Poster
FinePhys: Fine-grained Human Action Generation by Explicitly Incorporating Physical Laws for Effective Skeletal Guidance
Dian Shao · Mingfei Shi · Shengda Xu · Harold Haodong Chen · Yongle Huang · Binglu Wang
Although remarkable progress has been achieved in video generation, synthesizing physically plausible human actions remains an unresolved challenge, especially when addressing fine-grained semantics and complex temporal dynamics. For instance, generating gymnastics routines such as “two turns on one leg with the free leg optionally below horizontal” poses substantial difficulties for current video generation methods, which often fail to produce satisfactory results.
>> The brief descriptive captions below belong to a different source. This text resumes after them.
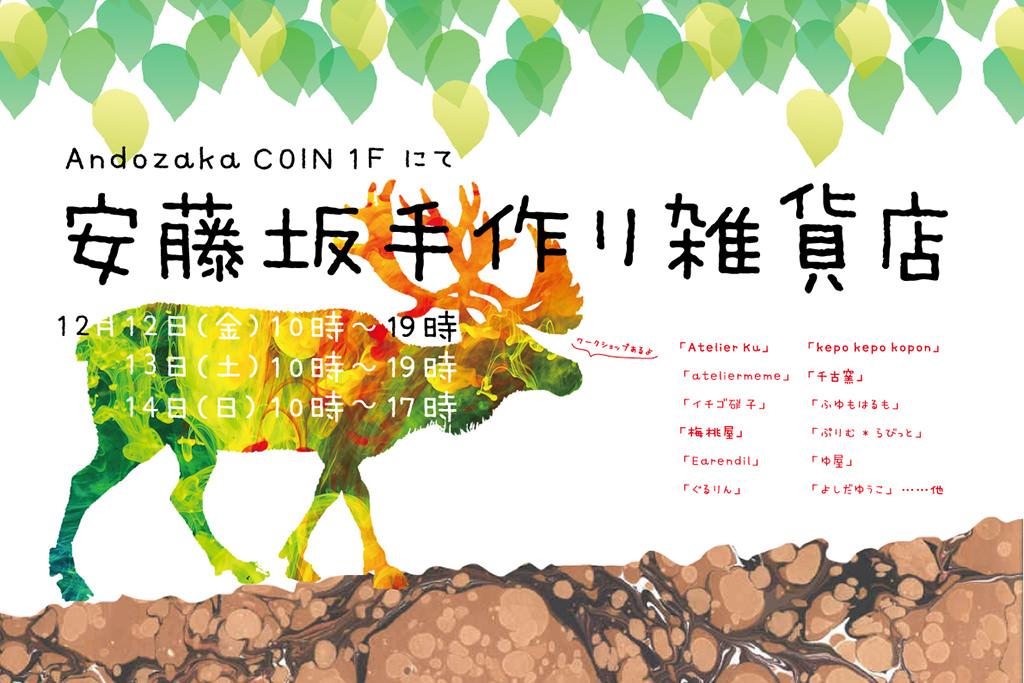 img_andozaka-coin_1f_handmade_zakkaten_141212-14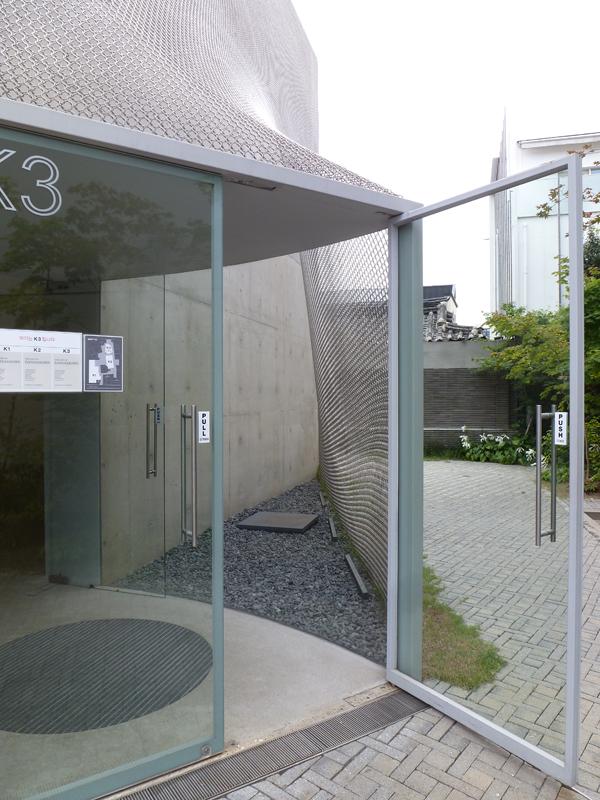 kukje gallery k3_03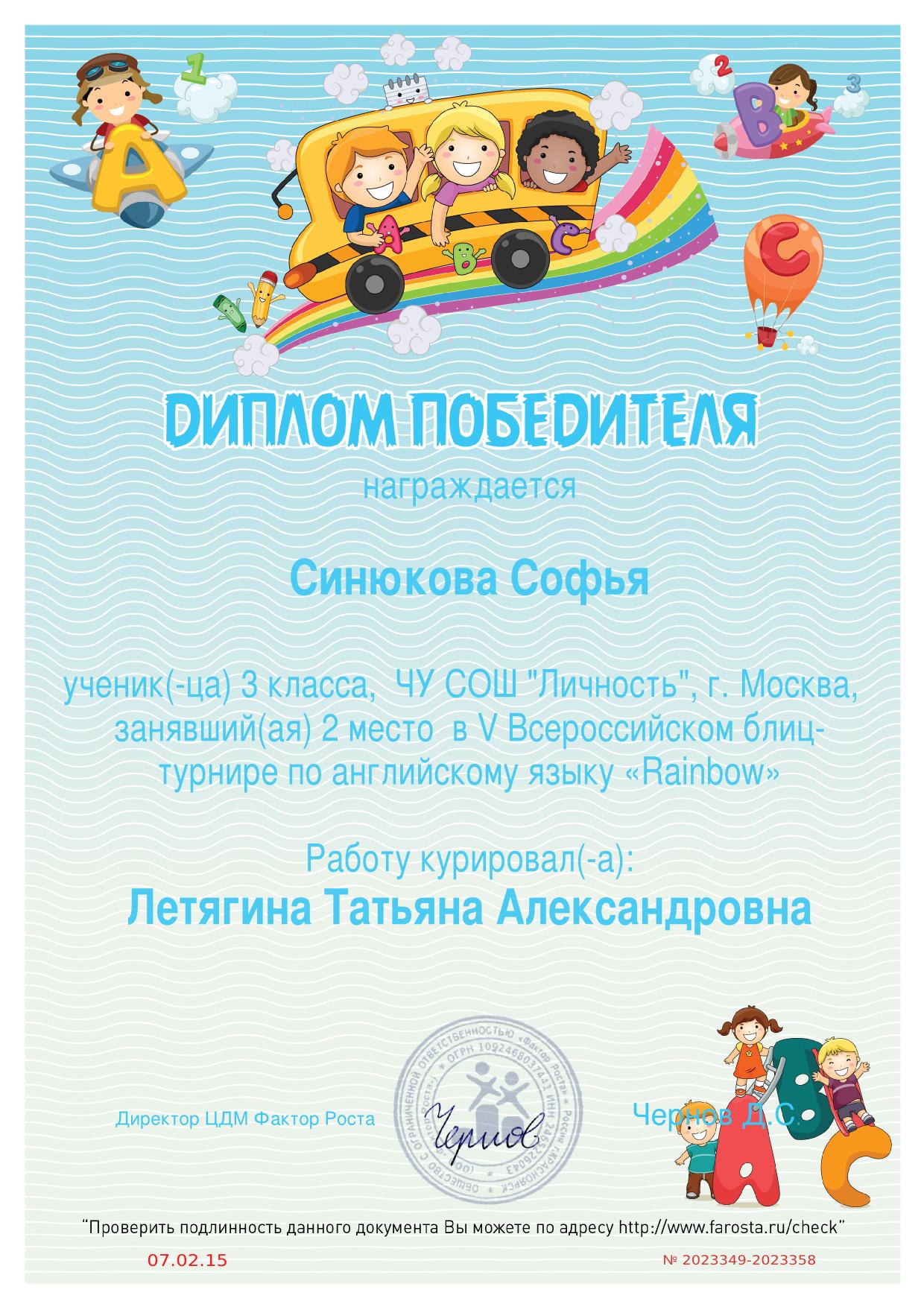 """Поздравляем победителей V Всероссийского блиц-турнира по английскому языку """"Rainbow""""!"""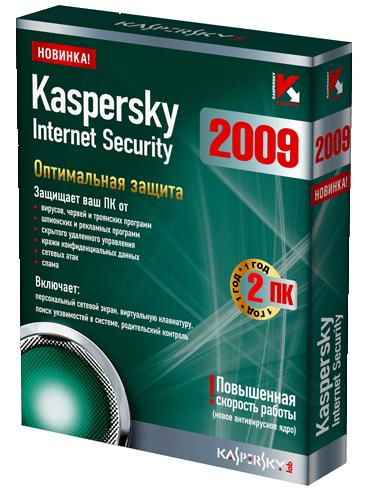 Kaspersky Keys Loader 1.1.3.69 Portable / Kaspersky Corrector 1.4.3.52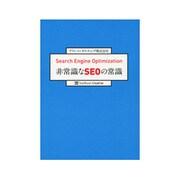 Search Engine Optimization 非常識なSEOの常識 [単行本]
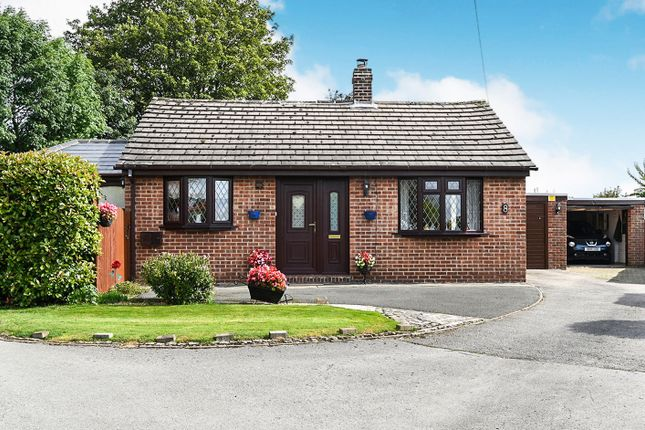 Thumbnail Detached bungalow for sale in Priory Close, Yeaveley, Ashbourne
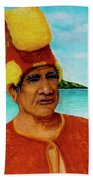 Alihi Hawaiian Name For Chief #295 Beach Towel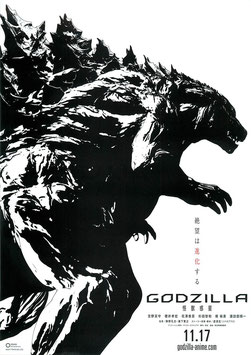 GODZILLA 怪獣惑星(館名ナシ/チラシ・アニメ)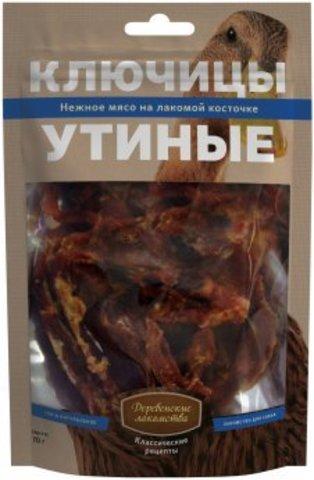 Деревенские лакомства ключицы утиные, 70г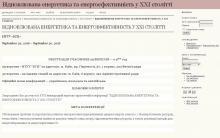http://konf.ive.kpi.ua/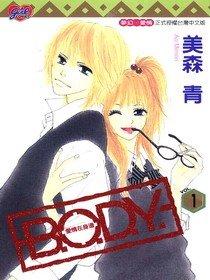 B.O.D.Y. édition simple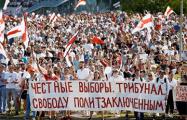 Белорусы — нечестным судьям: Скоро судить будут вас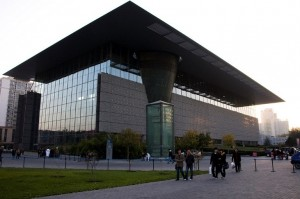 موزه پایتخت
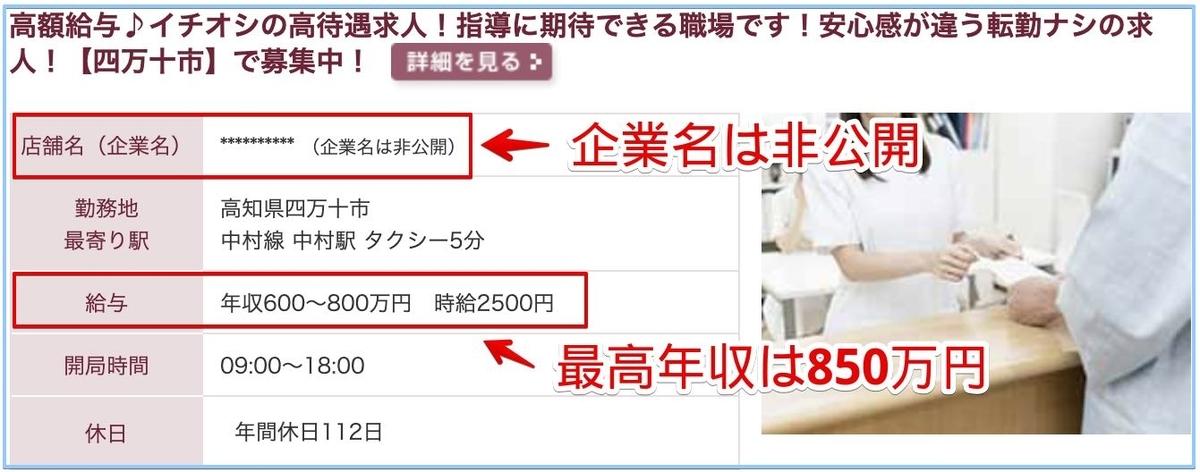 薬剤師の高知県の高額給与求人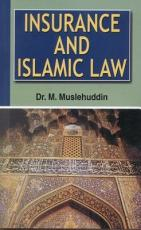 Insurance and Islamic Law PDF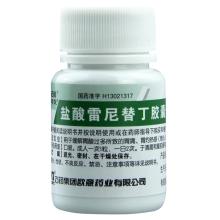 欧意 盐酸雷尼替丁胶囊 0.15g*30粒 胃溃疡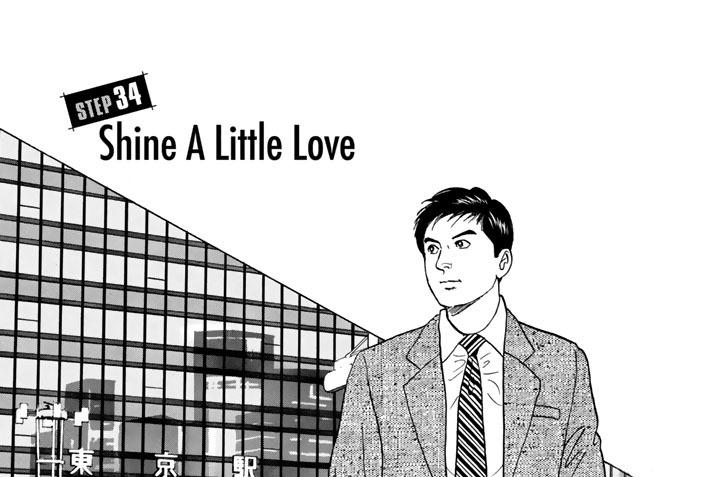 STEP34 Shine A Little Love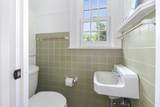 752 West Falmouth Highway - Photo 18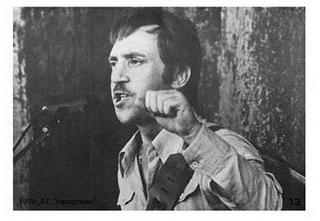 Во время выступления в ДК ''Золотая долина''.  Зарафшан, Узбекистан, 23-24.07.1979 г.
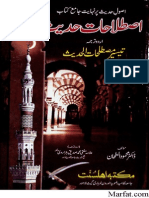 Istlahat-e-Hdees.pdf
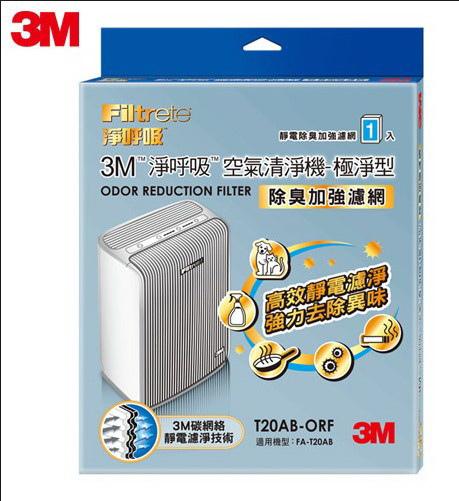 3M淨呼吸空氣清靜機-極淨型 除臭加強濾網 T20AB-ORF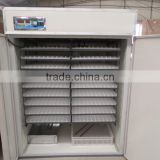 factory directly price chicken egg incubator eggs in cote d'ivoire with the lowest price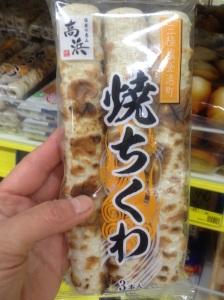 yakichikuwa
To address this, we propose FinePhys, a Fine-grained human action generation framework incorporating Physics for effective skeletal guidance. Specifically, FinePhys first performs online 2D pose estimation and then accomplishes dimension lifting through in-context learning. Recognizing that such data-driven 3D pose estimations may lack stability and interpretability, we incorporate a physics-based module that re-estimates motion dynamics using Euler-Lagrange equations, calculating joint accelerations bidirectionally across the temporal dimension. The physically predicted 3D poses are then fused with data-driven poses to provide multi-scale 2D heatmap-based guidance for the video generation process. Evaluated on three fine-grained action subsets from FineGym (FX-JUMP, FX-TURN, and FX-SALTO), FinePhys significantly outperforms competitive baselines. Comprehensive qualitative results further demonstrate FinePhys's ability to generate more natural and plausible fine-grained human actions.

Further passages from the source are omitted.